#### Work to complete:
a – Swap "whiteboard" for "poster board" in the WeVu guide, rewriting the passage that begins at "Then, when the" and stops after "the same platform.".
b – Extend the WeVu guide from its last step onward.

Then, when the recording is about to be started, someone should hold the card or whiteboard up in front of the camera for 5 seconds when the recording begins. Then the activity can begin.

Once an instructor or administrator has uploaded multiple videos, you may wish to assign ownership to the students involved. If you want to share to one student only, this is done with the standard sharing procedure on the Private or Shared Videos tabs. If you want to share to multiple students in a group, you will need to creating groups of students in the Groups tab and then proceed to assign the videos to the appropriate groups.

Using WeVu for Practice-outside-class Assignments

WeVu lets you and your students record learning activities in the simulation lab and activities and practice outside the lab, all on the same platform.

Simply give students an assignment to practice a skill alone, in pairs, or in groups. They can do it anywhere. They’ll self-record on their phones and then upload and submit to a WeVu assignment hand-in box that you’ve defined.

To set this up, notify students how to do it, and give feedback, follow these steps:

  1. Go to Assignments on the left menu.
  2. Make sure the Course (or “Site”) is the one you want.
  3. Give the Assignment a name in the text box on the “New Assignment name:” line.
  4. Click the Create Assignment.

#### Dataset extract:
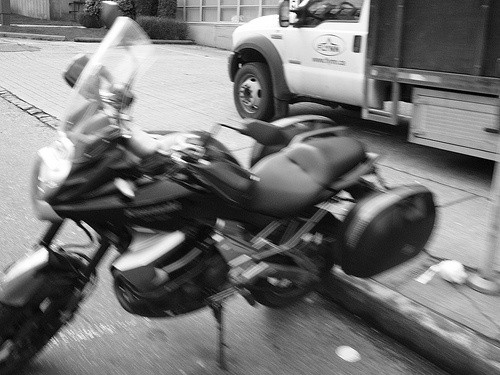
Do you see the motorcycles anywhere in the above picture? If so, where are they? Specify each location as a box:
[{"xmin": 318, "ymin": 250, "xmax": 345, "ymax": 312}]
[{"xmin": 0, "ymin": 16, "xmax": 435, "ymax": 375}]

#### Answers:
a –
Then, when the recording is about to be started, someone should hold the card or poster board up in front of the camera for 5 seconds when the recording begins. Then the activity can begin.

Once an instructor or administrator has uploaded multiple videos, you may wish to assign ownership to the students involved. If you want to share to one student only, this is done with the standard sharing procedure on the Private or Shared Videos tabs. If you want to share to multiple students in a group, you will need to creating groups of students in the Groups tab and then proceed to assign the videos to the appropriate groups.

Using WeVu for Practice-outside-class Assignments

WeVu lets you and your students record learning activities in the simulation lab and activities and practice outside the lab, all on the same platform.

b –
  5. Tell your students to upload their videos from their phones and as they do, they should select that Assignment in the second box labelled “Assignment, Playlist, User, of Group”.  Once that’s done, only the student and any administrators, TAs, or instructors can now see that video.
  6. When you’re ready to give feedback, go to the main video view and in the Playlists dropdown (middle-right), find the assignment ‘group’, click it, and you’ll just see the videos in that assignment box. They will probably be listed with the most recent one on top. Go ahead and watch and give feedback as time-stamped comments.
  7. When you’re finished with the feedback, ask the students to go on and review it.
  8. Let us know if you want to use the Usage Data (the pie chart icon in the top right of the Watch & Discuss screen) to see if students watched their own video and read your feedback. We can help you do that.